I knew in an instant that something was wrong. Ordinarily, when I enter the living room after a long day of work I am greeted by Jordan with a buoyant “oh, hey, Dad!” It is followed by a stream-of-consciousness recounting of her day’s events so dizzying that Jeanette intercedes, scolding Jordan to “wait and let Dad put his things down.” It is this way most evenings. But not tonight.
Jordan reclines on our couch, resting her head in the corner where the arm meets its back. She wears purple print pajamas with green trim. Her hair curls and swirls around her head in a mussed pattern that hints it may have been brushed earlier in the day, but the day is over. I start the conversation.
“How was physical therapy?”
And then the revelation. She does not answer me. Instead, she lifts her left leg and flexes her foot. That’s when I see it—the blood blister swelling near the ball. It is the size of an over-ripe strawberry but dull plum in color.
“They weren’t able to do her normal PT today. In fact, her therapist wants us to keep her off her feet and schedule an appointment with the orthopedist as soon as we can.”
I stare deeply into Jordan’s eyes. She looks down and away and then back at me and then off to a spot somewhere else in the room. I recognize this avian behavior as the defense mechanism she summons when emotion rushes over; when she is confused, when she wants to find distance instead of listen to reason.
I look again at the damned knob trespassing on her sole. It is ugly and unwelcome and an unwarranted punishment for a year of hard work. After all, it was about this time in 2016 that Jordan chose surgery as a way to thwart these leeches on her mobility. The blood blisters robbed her of her freedom. They made it so painful for her to walk that she took to her hands and knees to move about the house, climb stairs and function. She would not be stopped, but she was disabled. She hated relying on a wheelchair to move about her life and she was determined to use her feet again.
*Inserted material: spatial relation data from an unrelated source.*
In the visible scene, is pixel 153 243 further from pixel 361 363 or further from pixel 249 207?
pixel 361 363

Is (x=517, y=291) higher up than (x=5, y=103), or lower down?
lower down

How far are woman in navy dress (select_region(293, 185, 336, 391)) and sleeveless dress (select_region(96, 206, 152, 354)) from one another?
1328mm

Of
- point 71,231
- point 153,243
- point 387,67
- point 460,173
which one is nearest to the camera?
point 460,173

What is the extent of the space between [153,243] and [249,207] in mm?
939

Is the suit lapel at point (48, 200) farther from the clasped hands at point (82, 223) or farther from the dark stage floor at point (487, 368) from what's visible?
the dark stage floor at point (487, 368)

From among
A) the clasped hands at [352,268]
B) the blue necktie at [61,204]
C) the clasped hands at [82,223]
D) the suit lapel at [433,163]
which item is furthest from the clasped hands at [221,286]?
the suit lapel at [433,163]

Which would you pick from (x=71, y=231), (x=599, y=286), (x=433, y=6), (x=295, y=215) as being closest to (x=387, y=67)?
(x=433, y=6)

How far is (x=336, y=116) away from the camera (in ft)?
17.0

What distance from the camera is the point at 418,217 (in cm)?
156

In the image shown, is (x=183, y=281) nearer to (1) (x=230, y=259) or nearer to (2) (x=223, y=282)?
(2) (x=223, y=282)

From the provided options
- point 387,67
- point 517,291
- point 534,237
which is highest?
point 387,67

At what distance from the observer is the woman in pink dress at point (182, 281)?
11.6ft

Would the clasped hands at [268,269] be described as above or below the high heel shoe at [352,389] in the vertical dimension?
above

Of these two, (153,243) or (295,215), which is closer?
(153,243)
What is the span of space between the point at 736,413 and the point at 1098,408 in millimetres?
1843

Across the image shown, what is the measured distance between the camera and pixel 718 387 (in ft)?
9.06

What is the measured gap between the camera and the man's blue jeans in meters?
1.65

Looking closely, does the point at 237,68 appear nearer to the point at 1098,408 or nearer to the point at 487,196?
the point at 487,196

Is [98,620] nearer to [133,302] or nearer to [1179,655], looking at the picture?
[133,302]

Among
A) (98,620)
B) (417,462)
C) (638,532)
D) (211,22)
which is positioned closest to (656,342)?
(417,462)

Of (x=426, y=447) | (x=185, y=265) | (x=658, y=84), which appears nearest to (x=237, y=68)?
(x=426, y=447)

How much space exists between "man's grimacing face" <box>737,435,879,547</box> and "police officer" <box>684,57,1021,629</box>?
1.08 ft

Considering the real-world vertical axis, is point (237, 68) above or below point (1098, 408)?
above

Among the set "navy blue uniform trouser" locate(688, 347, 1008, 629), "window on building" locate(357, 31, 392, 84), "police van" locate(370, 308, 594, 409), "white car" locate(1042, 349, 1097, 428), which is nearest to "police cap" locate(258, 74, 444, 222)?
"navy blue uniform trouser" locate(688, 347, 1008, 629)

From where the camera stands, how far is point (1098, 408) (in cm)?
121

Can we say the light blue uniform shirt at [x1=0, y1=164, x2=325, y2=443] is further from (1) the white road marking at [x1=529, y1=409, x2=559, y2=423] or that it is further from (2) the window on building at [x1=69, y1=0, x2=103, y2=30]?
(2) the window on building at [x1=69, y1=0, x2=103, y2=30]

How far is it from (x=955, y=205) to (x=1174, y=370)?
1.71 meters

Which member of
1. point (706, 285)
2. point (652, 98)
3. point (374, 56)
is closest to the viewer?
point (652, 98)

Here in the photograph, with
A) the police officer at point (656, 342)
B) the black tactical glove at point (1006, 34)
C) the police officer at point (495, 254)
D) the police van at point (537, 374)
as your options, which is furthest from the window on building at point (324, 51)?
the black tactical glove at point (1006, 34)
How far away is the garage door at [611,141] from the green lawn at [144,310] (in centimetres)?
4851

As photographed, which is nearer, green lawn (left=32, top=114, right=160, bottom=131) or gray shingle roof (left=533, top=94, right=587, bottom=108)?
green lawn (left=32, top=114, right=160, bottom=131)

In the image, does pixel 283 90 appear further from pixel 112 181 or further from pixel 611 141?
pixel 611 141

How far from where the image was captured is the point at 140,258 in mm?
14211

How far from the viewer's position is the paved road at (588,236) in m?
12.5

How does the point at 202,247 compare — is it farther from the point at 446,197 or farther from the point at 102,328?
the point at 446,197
2016 was a challenging year. After surgery, she persevered through 6 weeks of near immobility as her feet recovered in heavy casts. Then, she moved her stiff paws in mobile casts and learned to walk again. Jordan worked so hard and we rejoiced in the progress she made. The sticks that were once her legs became fleshy and muscular while the wheelchair grew dusty. She walked a mile at our annual ALSF fundraiser, then rode SoulCycle with a pack of supporters. Her legs moved confidently. It seemed there was nothing she couldn’t overcome and that energized us all.
But around the holidays something changed. She found it hard to keep her balance. Sometimes she fell. At first, we didn’t think anything of it, but then it became more frequent. Her physical therapist noticed it, too, during their sessions. When the wobbliness got more persistent, we told her medical team and we expedited an MRI to rule out the possibility of tumor progression. The MRI showed that the tumor was stable. No one had an answer for why Jordan suddenly found it harder to move on her feet the way she did so well during the summer.
Now, we have a blood red sign that shouts something really isn’t right.
There’s much to do: doctors to call, insurance companies to lobby, and rearranging of schedules and life to focus attention on this latest setback.
2017 is, in fact, 13 AD in our family (AD = “After Diagnosis”). After so many years, we know the drill. But so many years have also exacted their toll. It is hard not to grieve. What Jordan did last year required tremendous courage and hope. Today, we’re anxious and discouraged and switching to reserve tanks that are leaking and nearly empty.